Scene-based reasoning data:
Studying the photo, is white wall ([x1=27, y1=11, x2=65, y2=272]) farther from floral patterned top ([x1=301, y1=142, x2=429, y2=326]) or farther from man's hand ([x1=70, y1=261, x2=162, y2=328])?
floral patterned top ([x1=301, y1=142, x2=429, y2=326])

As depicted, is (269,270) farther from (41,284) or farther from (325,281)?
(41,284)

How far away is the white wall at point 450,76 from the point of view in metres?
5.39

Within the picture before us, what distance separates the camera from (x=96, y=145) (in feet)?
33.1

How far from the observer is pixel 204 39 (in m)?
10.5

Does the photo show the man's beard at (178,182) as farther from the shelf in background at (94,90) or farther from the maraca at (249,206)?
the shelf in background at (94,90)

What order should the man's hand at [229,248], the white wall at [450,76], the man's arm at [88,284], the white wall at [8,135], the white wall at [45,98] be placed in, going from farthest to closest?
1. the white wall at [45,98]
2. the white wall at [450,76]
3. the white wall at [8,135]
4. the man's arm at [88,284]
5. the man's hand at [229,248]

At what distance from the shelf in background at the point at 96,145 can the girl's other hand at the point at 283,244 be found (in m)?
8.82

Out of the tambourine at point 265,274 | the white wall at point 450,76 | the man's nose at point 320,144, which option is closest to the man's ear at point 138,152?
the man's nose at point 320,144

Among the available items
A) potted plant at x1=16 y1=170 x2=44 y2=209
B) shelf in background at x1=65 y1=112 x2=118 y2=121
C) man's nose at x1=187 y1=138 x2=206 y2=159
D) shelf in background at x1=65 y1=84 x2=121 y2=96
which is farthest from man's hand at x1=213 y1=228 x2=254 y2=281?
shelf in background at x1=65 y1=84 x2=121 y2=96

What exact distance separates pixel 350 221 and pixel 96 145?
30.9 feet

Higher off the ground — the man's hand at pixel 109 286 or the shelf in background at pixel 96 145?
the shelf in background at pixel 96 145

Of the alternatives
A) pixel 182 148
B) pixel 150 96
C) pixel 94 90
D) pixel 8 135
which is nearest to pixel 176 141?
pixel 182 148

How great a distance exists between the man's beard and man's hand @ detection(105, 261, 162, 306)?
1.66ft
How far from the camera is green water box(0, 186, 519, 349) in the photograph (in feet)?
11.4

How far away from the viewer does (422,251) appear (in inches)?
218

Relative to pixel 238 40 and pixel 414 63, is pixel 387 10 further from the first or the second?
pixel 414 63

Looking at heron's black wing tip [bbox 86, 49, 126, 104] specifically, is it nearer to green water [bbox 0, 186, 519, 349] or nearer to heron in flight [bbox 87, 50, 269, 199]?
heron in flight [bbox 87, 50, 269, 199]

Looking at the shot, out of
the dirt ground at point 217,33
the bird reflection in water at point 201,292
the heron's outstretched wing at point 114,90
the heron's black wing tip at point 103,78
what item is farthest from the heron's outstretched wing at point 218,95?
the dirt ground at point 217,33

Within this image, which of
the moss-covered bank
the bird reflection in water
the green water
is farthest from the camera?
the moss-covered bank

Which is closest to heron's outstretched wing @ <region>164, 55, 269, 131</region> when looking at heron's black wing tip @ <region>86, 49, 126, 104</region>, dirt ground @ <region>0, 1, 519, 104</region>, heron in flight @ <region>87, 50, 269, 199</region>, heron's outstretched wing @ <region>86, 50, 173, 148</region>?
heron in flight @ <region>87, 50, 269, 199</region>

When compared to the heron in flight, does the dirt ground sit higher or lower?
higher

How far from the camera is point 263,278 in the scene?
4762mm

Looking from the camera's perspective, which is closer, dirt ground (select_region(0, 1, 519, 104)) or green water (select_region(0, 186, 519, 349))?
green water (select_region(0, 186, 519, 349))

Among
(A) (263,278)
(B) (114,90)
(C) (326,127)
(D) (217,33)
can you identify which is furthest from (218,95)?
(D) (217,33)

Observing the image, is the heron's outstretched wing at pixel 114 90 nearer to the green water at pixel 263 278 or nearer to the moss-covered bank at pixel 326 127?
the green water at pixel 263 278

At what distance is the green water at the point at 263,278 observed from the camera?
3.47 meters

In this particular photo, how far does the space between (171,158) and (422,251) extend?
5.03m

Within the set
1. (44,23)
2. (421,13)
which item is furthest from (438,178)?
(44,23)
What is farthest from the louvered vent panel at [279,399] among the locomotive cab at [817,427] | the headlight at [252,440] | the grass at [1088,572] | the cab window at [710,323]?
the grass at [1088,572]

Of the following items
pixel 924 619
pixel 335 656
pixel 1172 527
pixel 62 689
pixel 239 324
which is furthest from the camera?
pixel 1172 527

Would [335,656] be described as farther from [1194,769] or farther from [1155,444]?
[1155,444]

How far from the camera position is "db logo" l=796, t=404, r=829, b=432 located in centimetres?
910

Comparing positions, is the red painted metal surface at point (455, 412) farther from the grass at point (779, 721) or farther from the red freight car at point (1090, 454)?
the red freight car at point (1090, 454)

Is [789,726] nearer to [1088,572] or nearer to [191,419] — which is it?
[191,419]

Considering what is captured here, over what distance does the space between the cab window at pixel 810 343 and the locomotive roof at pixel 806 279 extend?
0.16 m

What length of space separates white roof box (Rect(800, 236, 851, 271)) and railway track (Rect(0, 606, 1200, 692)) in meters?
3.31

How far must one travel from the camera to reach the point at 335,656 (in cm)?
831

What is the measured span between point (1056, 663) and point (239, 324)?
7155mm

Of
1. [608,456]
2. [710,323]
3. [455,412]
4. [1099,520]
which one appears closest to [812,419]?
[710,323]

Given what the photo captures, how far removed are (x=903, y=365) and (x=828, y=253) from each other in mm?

▸ Task to complete:
Convert every line of the data above into a JSON list of strings, one string per line, omitting blank lines.

▸ Completed task:
[
  "Studying the photo, is white wall ([x1=27, y1=11, x2=65, y2=272]) farther from floral patterned top ([x1=301, y1=142, x2=429, y2=326]) or farther from man's hand ([x1=70, y1=261, x2=162, y2=328])?",
  "floral patterned top ([x1=301, y1=142, x2=429, y2=326])",
  "As depicted, is (269,270) farther from (41,284) or farther from (325,281)?",
  "(41,284)",
  "How far away is the white wall at point 450,76 from the point of view in metres?",
  "5.39",
  "Within the picture before us, what distance separates the camera from (x=96, y=145) (in feet)?",
  "33.1",
  "How far from the observer is pixel 204 39 (in m)?",
  "10.5",
  "Does the photo show the man's beard at (178,182) as farther from the shelf in background at (94,90) or farther from the maraca at (249,206)?",
  "the shelf in background at (94,90)",
  "What order should the man's hand at [229,248], the white wall at [450,76], the man's arm at [88,284], the white wall at [8,135], the white wall at [45,98] be placed in, going from farthest to closest?",
  "1. the white wall at [45,98]",
  "2. the white wall at [450,76]",
  "3. the white wall at [8,135]",
  "4. the man's arm at [88,284]",
  "5. the man's hand at [229,248]",
  "At what distance from the shelf in background at the point at 96,145 can the girl's other hand at the point at 283,244 be found (in m)?",
  "8.82",
  "Out of the tambourine at point 265,274 | the white wall at point 450,76 | the man's nose at point 320,144, which option is closest to the man's ear at point 138,152?",
  "the man's nose at point 320,144",
  "Among the available items",
  "A) potted plant at x1=16 y1=170 x2=44 y2=209",
  "B) shelf in background at x1=65 y1=112 x2=118 y2=121",
  "C) man's nose at x1=187 y1=138 x2=206 y2=159",
  "D) shelf in background at x1=65 y1=84 x2=121 y2=96",
  "which is farthest from man's hand at x1=213 y1=228 x2=254 y2=281?",
  "shelf in background at x1=65 y1=84 x2=121 y2=96",
  "What exact distance separates pixel 350 221 and pixel 96 145?",
  "30.9 feet",
  "Higher off the ground — the man's hand at pixel 109 286 or the shelf in background at pixel 96 145?",
  "the shelf in background at pixel 96 145",
  "Of the alternatives",
  "A) pixel 182 148",
  "B) pixel 150 96",
  "C) pixel 94 90",
  "D) pixel 8 135",
  "which is nearest to pixel 176 141?",
  "pixel 182 148",
  "How great a distance exists between the man's beard and man's hand @ detection(105, 261, 162, 306)?",
  "1.66ft",
  "How far from the camera is green water box(0, 186, 519, 349) in the photograph (in feet)?",
  "11.4",
  "How far away from the viewer does (422,251) appear (in inches)?",
  "218",
  "Relative to pixel 238 40 and pixel 414 63, is pixel 387 10 further from the first or the second?",
  "pixel 414 63",
  "Looking at heron's black wing tip [bbox 86, 49, 126, 104] specifically, is it nearer to green water [bbox 0, 186, 519, 349] or nearer to heron in flight [bbox 87, 50, 269, 199]?",
  "heron in flight [bbox 87, 50, 269, 199]",
  "Looking at the shot, out of",
  "the dirt ground at point 217,33",
  "the bird reflection in water at point 201,292",
  "the heron's outstretched wing at point 114,90",
  "the heron's black wing tip at point 103,78",
  "what item is farthest from the heron's outstretched wing at point 218,95?",
  "the dirt ground at point 217,33",
  "Within this image, which of",
  "the moss-covered bank",
  "the bird reflection in water",
  "the green water",
  "is farthest from the camera?",
  "the moss-covered bank",
  "Which is closest to heron's outstretched wing @ <region>164, 55, 269, 131</region> when looking at heron's black wing tip @ <region>86, 49, 126, 104</region>, dirt ground @ <region>0, 1, 519, 104</region>, heron in flight @ <region>87, 50, 269, 199</region>, heron's outstretched wing @ <region>86, 50, 173, 148</region>?",
  "heron in flight @ <region>87, 50, 269, 199</region>",
  "When compared to the heron in flight, does the dirt ground sit higher or lower?",
  "higher",
  "How far from the camera is point 263,278 in the scene?",
  "4762mm",
  "Looking from the camera's perspective, which is closer, dirt ground (select_region(0, 1, 519, 104)) or green water (select_region(0, 186, 519, 349))?",
  "green water (select_region(0, 186, 519, 349))",
  "Among",
  "(A) (263,278)",
  "(B) (114,90)",
  "(C) (326,127)",
  "(D) (217,33)",
  "can you identify which is furthest from (218,95)?",
  "(D) (217,33)",
  "Observing the image, is the heron's outstretched wing at pixel 114 90 nearer to the green water at pixel 263 278 or nearer to the moss-covered bank at pixel 326 127?",
  "the green water at pixel 263 278",
  "At what distance is the green water at the point at 263,278 observed from the camera?",
  "3.47 meters",
  "In this particular photo, how far does the space between (171,158) and (422,251) extend?",
  "5.03m",
  "Within the set",
  "1. (44,23)",
  "2. (421,13)",
  "which item is furthest from (438,178)?",
  "(44,23)",
  "What is farthest from the louvered vent panel at [279,399] among the locomotive cab at [817,427] | the headlight at [252,440] | the grass at [1088,572] | the cab window at [710,323]?",
  "the grass at [1088,572]",
  "Of the following items",
  "pixel 924 619",
  "pixel 335 656",
  "pixel 1172 527",
  "pixel 62 689",
  "pixel 239 324",
  "which is furthest from the camera?",
  "pixel 1172 527",
  "Would [335,656] be described as farther from [1194,769] or farther from [1155,444]?",
  "[1155,444]",
  "How far from the camera position is \"db logo\" l=796, t=404, r=829, b=432 located in centimetres?",
  "910",
  "Comparing positions, is the red painted metal surface at point (455, 412) farther from the grass at point (779, 721) or farther from the red freight car at point (1090, 454)?",
  "the red freight car at point (1090, 454)",
  "Is [789,726] nearer to [1088,572] or nearer to [191,419] — which is it?",
  "[191,419]",
  "Considering what is captured here, over what distance does the space between the cab window at pixel 810 343 and the locomotive roof at pixel 806 279 extend?",
  "0.16 m",
  "What length of space separates white roof box (Rect(800, 236, 851, 271)) and railway track (Rect(0, 606, 1200, 692)) in meters?",
  "3.31",
  "How far must one travel from the camera to reach the point at 335,656 (in cm)?",
  "831",
  "What is the measured span between point (1056, 663) and point (239, 324)?",
  "7155mm",
  "Of",
  "1. [608,456]",
  "2. [710,323]",
  "3. [455,412]",
  "4. [1099,520]",
  "which one appears closest to [812,419]?",
  "[710,323]",
  "Given what the photo captures, how far removed are (x=903, y=365) and (x=828, y=253) from each other in mm?"
]